--- START OF PROVIDED INFORMATION ---
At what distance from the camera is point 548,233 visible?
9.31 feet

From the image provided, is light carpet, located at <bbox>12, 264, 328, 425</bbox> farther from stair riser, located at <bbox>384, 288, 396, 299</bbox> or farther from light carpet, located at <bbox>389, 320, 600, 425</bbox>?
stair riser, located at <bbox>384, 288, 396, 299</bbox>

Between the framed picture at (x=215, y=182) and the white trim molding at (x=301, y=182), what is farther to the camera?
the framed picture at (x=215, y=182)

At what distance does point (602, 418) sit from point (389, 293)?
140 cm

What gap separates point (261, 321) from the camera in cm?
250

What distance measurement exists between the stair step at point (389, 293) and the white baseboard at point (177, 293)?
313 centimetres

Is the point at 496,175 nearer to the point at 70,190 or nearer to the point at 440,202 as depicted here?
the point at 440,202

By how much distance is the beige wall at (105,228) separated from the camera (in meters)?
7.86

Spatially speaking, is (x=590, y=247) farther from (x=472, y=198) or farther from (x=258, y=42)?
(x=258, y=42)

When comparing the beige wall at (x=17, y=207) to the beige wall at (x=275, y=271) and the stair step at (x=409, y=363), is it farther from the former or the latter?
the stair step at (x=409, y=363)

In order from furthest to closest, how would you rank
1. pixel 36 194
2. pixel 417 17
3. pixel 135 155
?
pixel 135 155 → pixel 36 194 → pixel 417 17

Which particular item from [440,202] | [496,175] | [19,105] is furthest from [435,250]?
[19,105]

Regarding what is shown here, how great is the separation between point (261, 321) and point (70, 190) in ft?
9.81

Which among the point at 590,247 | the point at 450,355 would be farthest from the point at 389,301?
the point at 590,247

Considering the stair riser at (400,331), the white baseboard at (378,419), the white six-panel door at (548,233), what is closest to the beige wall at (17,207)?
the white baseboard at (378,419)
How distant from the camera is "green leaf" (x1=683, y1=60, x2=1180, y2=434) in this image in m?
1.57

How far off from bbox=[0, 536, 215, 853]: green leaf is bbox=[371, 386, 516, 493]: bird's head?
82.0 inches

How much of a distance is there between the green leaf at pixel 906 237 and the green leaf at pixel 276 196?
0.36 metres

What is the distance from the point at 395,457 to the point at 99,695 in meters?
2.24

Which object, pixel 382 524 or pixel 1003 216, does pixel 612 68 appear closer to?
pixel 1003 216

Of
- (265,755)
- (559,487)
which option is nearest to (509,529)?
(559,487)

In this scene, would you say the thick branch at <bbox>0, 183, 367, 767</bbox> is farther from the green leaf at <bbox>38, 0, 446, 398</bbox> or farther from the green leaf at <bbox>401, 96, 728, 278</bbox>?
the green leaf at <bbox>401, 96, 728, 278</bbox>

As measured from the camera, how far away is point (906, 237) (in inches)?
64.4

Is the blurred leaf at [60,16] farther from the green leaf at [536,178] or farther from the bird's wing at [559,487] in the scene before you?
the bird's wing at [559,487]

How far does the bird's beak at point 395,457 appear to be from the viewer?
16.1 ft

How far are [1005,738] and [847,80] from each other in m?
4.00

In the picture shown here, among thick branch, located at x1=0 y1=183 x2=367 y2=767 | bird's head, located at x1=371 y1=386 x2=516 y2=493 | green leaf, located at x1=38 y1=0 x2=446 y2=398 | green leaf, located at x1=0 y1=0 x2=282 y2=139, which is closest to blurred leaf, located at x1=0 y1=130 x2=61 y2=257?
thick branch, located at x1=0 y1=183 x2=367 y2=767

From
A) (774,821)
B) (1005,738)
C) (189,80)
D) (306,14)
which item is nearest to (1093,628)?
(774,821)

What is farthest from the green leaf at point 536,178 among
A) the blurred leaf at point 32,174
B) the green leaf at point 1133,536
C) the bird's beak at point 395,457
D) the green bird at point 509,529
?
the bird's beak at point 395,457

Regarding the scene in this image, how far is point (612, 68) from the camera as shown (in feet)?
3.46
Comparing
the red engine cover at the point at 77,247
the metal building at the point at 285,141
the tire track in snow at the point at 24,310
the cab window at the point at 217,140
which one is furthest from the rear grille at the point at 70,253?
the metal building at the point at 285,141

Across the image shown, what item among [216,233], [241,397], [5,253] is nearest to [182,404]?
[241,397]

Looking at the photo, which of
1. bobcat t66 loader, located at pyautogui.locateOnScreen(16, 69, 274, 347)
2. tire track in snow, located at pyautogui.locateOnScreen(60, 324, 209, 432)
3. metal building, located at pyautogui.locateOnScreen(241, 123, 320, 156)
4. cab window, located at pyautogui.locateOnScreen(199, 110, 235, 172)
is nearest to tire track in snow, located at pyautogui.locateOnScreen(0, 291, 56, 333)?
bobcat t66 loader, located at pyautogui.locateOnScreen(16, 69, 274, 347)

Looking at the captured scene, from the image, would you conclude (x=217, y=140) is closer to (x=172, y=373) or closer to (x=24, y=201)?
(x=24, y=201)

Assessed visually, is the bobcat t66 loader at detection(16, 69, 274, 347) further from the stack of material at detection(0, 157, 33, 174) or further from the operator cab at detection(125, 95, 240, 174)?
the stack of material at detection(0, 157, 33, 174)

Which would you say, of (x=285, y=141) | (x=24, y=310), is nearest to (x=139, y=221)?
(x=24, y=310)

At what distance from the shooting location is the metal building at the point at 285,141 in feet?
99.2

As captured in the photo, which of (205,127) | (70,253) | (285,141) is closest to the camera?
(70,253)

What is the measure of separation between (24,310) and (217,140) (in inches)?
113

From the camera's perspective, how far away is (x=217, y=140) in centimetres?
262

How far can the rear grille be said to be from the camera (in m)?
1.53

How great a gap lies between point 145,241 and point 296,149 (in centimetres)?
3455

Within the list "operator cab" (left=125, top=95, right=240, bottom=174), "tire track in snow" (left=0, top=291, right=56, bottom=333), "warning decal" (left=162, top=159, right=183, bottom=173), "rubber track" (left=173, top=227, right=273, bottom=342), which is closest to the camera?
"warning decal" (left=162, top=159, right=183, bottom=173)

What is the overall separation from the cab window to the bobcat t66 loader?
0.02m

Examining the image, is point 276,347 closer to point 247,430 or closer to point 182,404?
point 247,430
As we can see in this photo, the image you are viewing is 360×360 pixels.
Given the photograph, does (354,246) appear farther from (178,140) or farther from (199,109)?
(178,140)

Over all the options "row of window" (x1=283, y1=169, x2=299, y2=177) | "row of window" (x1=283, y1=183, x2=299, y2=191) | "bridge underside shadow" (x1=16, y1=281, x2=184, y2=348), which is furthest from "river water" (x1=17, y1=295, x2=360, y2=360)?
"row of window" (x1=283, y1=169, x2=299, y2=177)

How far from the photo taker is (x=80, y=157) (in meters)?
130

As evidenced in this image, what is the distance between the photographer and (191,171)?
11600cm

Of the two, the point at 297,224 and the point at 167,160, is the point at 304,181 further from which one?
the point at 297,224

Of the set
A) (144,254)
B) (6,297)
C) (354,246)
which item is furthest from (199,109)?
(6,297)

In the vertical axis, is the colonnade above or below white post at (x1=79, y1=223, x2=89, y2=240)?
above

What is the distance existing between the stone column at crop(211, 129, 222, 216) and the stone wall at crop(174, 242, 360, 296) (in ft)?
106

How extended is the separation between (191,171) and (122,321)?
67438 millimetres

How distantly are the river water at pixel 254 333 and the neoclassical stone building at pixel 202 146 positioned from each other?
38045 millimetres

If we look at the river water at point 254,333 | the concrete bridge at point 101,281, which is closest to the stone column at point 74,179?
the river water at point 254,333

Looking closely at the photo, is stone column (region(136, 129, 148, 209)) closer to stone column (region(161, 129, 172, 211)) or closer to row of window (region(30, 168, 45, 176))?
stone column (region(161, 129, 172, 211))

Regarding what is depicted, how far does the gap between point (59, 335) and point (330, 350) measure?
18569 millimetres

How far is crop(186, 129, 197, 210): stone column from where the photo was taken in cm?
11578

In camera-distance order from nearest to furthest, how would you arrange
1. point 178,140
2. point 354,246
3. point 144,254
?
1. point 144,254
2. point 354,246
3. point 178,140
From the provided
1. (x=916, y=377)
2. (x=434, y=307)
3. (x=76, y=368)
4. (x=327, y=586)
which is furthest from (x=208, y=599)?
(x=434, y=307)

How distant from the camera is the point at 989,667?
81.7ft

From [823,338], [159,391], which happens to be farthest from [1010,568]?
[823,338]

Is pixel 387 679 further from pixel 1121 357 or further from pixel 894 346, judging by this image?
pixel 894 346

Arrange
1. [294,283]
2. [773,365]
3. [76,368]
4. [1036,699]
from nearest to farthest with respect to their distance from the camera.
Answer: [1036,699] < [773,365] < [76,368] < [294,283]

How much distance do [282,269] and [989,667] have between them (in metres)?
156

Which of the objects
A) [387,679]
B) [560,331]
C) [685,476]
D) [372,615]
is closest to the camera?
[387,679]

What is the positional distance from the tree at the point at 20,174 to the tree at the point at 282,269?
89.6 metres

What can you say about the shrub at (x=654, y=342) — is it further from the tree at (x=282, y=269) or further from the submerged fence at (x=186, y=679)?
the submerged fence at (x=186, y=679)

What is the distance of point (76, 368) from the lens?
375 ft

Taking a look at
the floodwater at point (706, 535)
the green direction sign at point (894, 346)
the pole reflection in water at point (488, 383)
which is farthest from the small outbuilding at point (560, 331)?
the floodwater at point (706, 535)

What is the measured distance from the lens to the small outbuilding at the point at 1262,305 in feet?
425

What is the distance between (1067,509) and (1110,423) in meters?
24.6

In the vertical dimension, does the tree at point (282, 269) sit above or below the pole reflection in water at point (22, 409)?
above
--- END OF PROVIDED INFORMATION ---
Arrange the lines starting with the one containing "What is the distance of" and going on through the end of the records as a two-column CSV with the headers line_text and answer. Give one row for each line and its answer, and put each value in a single quoted field with line breaks replaced by spaces.

line_text,answer
"What is the distance of point (76, 368) from the lens?","375 ft"
"Taking a look at the floodwater at point (706, 535) the green direction sign at point (894, 346) the pole reflection in water at point (488, 383) which is farthest from the small outbuilding at point (560, 331)?","the floodwater at point (706, 535)"
"What is the measured distance from the lens to the small outbuilding at the point at 1262,305 in feet?","425"
"What is the distance between (1067,509) and (1110,423) in meters?","24.6"
"In the vertical dimension, does the tree at point (282, 269) sit above or below the pole reflection in water at point (22, 409)?","above"